▸ CHALLENGE
Put every line of the entries below into a JSON list of strings, one string per line, skipping blank lines and leaving out the pictures.

* Begin *

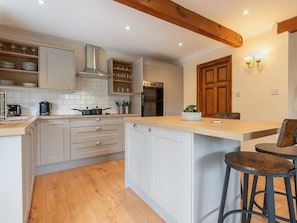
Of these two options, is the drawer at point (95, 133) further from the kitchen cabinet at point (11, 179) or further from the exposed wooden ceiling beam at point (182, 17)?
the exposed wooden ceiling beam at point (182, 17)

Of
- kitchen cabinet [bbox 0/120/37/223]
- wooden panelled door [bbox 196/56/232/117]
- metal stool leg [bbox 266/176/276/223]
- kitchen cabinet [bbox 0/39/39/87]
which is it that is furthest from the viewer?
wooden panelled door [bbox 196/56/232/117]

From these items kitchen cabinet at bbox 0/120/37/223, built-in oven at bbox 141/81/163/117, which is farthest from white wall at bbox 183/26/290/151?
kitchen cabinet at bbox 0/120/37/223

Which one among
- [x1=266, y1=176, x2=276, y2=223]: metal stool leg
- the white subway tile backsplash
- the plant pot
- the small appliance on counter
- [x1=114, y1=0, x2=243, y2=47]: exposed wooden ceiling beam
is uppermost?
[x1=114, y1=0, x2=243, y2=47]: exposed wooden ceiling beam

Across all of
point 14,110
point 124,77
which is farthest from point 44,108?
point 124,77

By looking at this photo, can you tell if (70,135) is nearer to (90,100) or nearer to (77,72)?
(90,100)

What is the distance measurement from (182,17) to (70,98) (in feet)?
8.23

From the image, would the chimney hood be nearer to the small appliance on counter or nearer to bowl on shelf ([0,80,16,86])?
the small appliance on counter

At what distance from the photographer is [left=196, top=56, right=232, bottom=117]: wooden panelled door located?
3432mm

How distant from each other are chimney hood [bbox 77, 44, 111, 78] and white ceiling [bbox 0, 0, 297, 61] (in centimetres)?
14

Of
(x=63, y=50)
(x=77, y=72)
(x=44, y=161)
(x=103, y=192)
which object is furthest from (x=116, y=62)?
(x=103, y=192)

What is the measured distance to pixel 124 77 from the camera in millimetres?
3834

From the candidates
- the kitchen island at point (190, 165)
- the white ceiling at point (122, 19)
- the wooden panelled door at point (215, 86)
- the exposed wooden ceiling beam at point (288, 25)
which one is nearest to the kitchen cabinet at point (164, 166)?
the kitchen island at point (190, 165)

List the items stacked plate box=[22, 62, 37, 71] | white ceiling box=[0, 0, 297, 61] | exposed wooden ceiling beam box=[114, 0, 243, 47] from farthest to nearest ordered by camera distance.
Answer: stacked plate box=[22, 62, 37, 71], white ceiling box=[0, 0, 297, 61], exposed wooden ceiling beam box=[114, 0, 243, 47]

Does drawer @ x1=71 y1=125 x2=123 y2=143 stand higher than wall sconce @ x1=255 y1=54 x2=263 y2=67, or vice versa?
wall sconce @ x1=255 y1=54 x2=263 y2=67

* End *

▸ WRITTEN SOLUTION
[
  "Of these two options, is the drawer at point (95, 133) further from the kitchen cabinet at point (11, 179) or further from the exposed wooden ceiling beam at point (182, 17)?",
  "the exposed wooden ceiling beam at point (182, 17)",
  "Of",
  "- kitchen cabinet [bbox 0/120/37/223]",
  "- wooden panelled door [bbox 196/56/232/117]",
  "- metal stool leg [bbox 266/176/276/223]",
  "- kitchen cabinet [bbox 0/39/39/87]",
  "which is it that is furthest from the viewer?",
  "wooden panelled door [bbox 196/56/232/117]",
  "From these items kitchen cabinet at bbox 0/120/37/223, built-in oven at bbox 141/81/163/117, which is farthest from white wall at bbox 183/26/290/151?",
  "kitchen cabinet at bbox 0/120/37/223",
  "Which one among",
  "- [x1=266, y1=176, x2=276, y2=223]: metal stool leg",
  "- the white subway tile backsplash",
  "- the plant pot",
  "- the small appliance on counter",
  "- [x1=114, y1=0, x2=243, y2=47]: exposed wooden ceiling beam",
  "is uppermost?",
  "[x1=114, y1=0, x2=243, y2=47]: exposed wooden ceiling beam",
  "Across all of",
  "point 14,110",
  "point 124,77",
  "which is farthest from point 44,108?",
  "point 124,77",
  "By looking at this photo, can you tell if (70,135) is nearer to (90,100) or nearer to (77,72)?",
  "(90,100)",
  "What is the distance measurement from (182,17) to (70,98) (in feet)?",
  "8.23",
  "From the image, would the chimney hood be nearer to the small appliance on counter or nearer to bowl on shelf ([0,80,16,86])?",
  "the small appliance on counter",
  "At what distance from the photographer is [left=196, top=56, right=232, bottom=117]: wooden panelled door located?",
  "3432mm",
  "How distant from each other are chimney hood [bbox 77, 44, 111, 78] and white ceiling [bbox 0, 0, 297, 61] (in centimetres)?",
  "14",
  "Of",
  "(x=63, y=50)",
  "(x=77, y=72)",
  "(x=44, y=161)",
  "(x=103, y=192)",
  "which object is furthest from (x=116, y=62)?",
  "(x=103, y=192)",
  "What is the measured distance to pixel 124 77 from the camera in millimetres?",
  "3834",
  "From the candidates",
  "- the kitchen island at point (190, 165)",
  "- the white ceiling at point (122, 19)",
  "- the wooden panelled door at point (215, 86)",
  "- the exposed wooden ceiling beam at point (288, 25)",
  "which one is nearest to the kitchen cabinet at point (164, 166)?",
  "the kitchen island at point (190, 165)",
  "List the items stacked plate box=[22, 62, 37, 71] | white ceiling box=[0, 0, 297, 61] | exposed wooden ceiling beam box=[114, 0, 243, 47] from farthest to nearest ordered by camera distance.",
  "Answer: stacked plate box=[22, 62, 37, 71], white ceiling box=[0, 0, 297, 61], exposed wooden ceiling beam box=[114, 0, 243, 47]",
  "Does drawer @ x1=71 y1=125 x2=123 y2=143 stand higher than wall sconce @ x1=255 y1=54 x2=263 y2=67, or vice versa?",
  "wall sconce @ x1=255 y1=54 x2=263 y2=67"
]